We Had a Little Real Estate Problem: The Unheralded Story of Native Americans and Comedy by Kliph Nesteroff
Nonfiction, 2021
Marginalization was a federal policy in both Canada and the United States for 150 years. The purpose has always been to get people out of the way so that industry could exploit natural resources and claim them as their own. The Declaration of Independence refers to “Indian savages” three times, while the document itself failed to apply to Native peoples. (Charlie Hill joked, “You’d think they would at least change it to ‘Native American savages.'”)
Kliph Nesteroff has staked out some nice territory for himself as a relatively unconventional historian of comedy. One of his specialties online is responding to the cancel culture outrage du jour with a string of screenshots of news stories culled from earlier decades that feature similarly self-pitying wails about supposedly untenable audience sensitivity. Like any skilled miner of the past, he manages to illuminate the present with a hearty dose of accumulated context.

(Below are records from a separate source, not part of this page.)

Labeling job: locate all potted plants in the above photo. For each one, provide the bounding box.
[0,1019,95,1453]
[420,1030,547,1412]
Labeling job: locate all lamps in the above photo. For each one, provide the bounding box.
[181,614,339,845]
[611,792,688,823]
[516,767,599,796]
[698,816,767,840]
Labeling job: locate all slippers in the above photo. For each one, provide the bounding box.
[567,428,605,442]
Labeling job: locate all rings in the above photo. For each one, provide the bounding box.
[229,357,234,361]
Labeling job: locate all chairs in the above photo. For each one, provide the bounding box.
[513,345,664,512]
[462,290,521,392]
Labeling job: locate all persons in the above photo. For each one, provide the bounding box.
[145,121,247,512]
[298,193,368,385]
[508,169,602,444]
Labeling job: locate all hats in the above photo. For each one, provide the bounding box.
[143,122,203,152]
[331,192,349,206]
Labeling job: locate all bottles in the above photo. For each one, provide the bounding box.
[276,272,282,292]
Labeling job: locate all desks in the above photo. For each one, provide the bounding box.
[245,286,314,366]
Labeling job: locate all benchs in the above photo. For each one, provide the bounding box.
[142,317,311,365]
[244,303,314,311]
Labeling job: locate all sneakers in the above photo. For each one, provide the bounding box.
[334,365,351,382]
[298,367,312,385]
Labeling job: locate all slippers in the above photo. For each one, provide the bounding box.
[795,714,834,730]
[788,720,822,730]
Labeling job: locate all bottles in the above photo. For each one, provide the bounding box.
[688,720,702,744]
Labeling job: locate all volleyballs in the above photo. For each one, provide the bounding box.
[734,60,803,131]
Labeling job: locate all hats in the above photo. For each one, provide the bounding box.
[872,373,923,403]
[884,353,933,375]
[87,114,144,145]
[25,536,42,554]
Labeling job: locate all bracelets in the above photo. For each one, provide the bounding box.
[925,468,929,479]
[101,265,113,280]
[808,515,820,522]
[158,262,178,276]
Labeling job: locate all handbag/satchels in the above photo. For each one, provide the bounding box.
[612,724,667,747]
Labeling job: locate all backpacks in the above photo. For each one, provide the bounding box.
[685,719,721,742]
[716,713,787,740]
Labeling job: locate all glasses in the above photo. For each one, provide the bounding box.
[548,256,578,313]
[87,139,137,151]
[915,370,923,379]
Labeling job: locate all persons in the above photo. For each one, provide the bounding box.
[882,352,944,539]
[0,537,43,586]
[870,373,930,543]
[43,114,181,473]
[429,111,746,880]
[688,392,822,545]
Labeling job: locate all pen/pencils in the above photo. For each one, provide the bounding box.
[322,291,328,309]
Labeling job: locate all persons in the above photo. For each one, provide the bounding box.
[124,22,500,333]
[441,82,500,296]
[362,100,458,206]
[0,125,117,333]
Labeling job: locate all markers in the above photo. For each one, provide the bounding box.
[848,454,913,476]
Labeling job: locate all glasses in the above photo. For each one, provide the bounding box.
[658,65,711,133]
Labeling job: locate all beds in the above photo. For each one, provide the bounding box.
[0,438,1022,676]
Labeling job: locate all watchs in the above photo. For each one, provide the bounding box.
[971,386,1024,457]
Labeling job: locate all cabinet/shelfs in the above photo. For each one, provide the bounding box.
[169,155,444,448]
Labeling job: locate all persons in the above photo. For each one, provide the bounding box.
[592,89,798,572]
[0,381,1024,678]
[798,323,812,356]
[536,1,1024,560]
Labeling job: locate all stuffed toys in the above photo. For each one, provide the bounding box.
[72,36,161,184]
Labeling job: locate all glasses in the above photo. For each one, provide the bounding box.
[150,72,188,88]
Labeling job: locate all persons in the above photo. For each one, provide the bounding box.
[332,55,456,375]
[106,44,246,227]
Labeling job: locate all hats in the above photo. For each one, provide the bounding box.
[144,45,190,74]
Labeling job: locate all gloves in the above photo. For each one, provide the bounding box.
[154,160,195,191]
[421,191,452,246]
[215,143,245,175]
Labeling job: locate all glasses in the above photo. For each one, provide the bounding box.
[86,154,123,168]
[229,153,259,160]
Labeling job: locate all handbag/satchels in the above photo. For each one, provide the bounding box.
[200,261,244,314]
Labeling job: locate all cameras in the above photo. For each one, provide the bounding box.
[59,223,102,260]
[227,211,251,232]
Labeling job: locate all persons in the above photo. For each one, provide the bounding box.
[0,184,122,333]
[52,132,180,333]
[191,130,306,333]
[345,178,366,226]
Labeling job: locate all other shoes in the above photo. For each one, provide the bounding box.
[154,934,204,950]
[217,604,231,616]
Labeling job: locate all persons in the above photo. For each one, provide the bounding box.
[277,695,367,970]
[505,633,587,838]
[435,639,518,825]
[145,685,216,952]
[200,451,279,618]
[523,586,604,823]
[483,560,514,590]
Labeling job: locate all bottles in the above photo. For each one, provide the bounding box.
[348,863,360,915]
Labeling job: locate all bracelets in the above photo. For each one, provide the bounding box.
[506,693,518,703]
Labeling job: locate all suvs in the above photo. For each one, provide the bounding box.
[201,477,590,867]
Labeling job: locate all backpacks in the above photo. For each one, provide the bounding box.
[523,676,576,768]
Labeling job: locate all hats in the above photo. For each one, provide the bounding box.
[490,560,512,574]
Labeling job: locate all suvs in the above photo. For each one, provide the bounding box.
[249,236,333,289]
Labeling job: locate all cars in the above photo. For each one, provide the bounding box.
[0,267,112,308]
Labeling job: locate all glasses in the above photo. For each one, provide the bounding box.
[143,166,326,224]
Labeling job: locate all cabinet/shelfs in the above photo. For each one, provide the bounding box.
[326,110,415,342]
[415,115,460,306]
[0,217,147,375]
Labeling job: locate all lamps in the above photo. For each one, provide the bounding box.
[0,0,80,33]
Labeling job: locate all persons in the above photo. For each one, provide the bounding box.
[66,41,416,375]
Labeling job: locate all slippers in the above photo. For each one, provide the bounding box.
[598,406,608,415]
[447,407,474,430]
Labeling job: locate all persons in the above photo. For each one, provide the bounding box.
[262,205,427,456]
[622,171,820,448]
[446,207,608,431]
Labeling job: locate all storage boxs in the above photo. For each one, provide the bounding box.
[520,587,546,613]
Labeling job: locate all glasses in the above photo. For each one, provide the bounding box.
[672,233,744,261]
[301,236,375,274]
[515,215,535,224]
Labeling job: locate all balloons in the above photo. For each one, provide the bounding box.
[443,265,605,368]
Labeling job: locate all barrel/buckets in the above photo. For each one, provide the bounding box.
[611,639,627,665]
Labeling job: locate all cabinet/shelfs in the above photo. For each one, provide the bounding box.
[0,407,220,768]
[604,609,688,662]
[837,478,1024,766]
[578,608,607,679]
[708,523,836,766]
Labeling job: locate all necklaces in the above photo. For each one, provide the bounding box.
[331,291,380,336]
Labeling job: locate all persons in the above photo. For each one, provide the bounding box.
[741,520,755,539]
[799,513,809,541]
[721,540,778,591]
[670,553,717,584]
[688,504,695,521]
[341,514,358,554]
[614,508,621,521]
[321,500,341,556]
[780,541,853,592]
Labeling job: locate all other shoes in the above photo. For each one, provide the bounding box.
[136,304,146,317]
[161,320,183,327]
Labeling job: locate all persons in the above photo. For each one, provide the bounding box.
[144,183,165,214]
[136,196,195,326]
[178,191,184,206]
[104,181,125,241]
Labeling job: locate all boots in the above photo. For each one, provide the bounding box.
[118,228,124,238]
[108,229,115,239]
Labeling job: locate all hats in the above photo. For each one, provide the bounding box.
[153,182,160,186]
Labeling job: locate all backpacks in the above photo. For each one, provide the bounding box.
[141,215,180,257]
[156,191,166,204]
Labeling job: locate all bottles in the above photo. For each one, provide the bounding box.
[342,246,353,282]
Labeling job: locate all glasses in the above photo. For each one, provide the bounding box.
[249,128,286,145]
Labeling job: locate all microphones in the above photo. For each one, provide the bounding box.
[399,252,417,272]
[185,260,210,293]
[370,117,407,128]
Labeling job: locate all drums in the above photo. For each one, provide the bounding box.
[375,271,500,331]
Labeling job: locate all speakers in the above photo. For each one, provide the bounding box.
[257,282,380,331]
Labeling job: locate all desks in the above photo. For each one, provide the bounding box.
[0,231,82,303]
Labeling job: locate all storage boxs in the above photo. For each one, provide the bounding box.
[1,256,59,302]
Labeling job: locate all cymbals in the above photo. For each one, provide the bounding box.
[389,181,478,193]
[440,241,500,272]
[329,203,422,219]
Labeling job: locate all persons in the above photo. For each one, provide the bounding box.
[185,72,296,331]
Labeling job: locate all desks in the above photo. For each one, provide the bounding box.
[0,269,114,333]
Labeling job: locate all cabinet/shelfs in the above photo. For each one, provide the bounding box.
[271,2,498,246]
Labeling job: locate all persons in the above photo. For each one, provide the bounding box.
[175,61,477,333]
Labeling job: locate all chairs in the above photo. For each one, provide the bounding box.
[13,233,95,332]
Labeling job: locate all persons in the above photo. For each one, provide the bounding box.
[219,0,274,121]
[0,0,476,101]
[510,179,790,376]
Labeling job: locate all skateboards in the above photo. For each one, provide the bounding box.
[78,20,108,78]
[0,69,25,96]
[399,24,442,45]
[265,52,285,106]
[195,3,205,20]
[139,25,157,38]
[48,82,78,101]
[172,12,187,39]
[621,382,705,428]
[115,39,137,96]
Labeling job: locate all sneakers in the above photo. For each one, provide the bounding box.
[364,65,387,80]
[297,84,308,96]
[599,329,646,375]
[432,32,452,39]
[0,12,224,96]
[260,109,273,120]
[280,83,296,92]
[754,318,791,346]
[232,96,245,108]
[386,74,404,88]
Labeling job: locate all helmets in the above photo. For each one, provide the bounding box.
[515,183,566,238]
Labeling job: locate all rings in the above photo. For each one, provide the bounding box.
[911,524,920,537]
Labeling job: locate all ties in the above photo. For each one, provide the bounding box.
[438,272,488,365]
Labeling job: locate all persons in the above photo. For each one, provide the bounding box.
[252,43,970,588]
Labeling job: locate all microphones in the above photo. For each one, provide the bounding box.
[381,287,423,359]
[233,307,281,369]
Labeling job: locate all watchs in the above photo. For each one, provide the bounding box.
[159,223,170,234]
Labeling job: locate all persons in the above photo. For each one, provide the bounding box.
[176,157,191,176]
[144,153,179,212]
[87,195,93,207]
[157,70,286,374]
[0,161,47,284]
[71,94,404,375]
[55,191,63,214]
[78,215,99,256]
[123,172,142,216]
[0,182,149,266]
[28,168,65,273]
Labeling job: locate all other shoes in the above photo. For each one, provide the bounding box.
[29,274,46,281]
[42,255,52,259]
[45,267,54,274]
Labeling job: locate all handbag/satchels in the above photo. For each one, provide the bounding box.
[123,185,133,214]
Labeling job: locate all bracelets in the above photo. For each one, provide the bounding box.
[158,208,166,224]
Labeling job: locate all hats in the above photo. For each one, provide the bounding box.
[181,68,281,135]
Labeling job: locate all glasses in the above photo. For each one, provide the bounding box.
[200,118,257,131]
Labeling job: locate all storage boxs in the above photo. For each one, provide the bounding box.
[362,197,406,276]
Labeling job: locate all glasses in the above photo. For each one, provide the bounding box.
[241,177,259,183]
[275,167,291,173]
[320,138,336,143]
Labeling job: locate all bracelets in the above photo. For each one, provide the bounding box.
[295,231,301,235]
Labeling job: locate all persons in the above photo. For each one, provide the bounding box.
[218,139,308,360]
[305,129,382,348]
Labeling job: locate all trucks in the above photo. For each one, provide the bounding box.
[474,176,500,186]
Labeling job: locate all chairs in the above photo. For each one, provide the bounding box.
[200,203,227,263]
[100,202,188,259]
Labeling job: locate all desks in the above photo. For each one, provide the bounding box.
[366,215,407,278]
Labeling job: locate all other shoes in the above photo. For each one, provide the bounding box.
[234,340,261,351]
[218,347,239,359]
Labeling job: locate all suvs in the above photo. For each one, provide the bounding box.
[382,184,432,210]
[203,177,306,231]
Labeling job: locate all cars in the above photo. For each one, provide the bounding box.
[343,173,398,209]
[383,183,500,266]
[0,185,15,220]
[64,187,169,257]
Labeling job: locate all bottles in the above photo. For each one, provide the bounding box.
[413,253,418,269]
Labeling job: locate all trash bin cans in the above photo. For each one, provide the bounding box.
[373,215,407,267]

We Had a Little Real Estate Problem uses the history of Native Americans working in comedy to gently but clearly provide parallel commentary on the perpetual injustices heaped upon people who were, after all, on this land before anyone else. Explicitly acknowledging that he’s not a member of the group he’s writing about, Nesteroff gives over huge swaths of his pages to long quotes that allow the Indigenous Americans to tell their own stories. Although Nesteroff covers a wide range of comics, both long gone and more modern, it also stands as a stealth biography of Charlie Hill, the Oneida performer whose routine provides the book’s title. In every respect, the book is affecting and illuminating.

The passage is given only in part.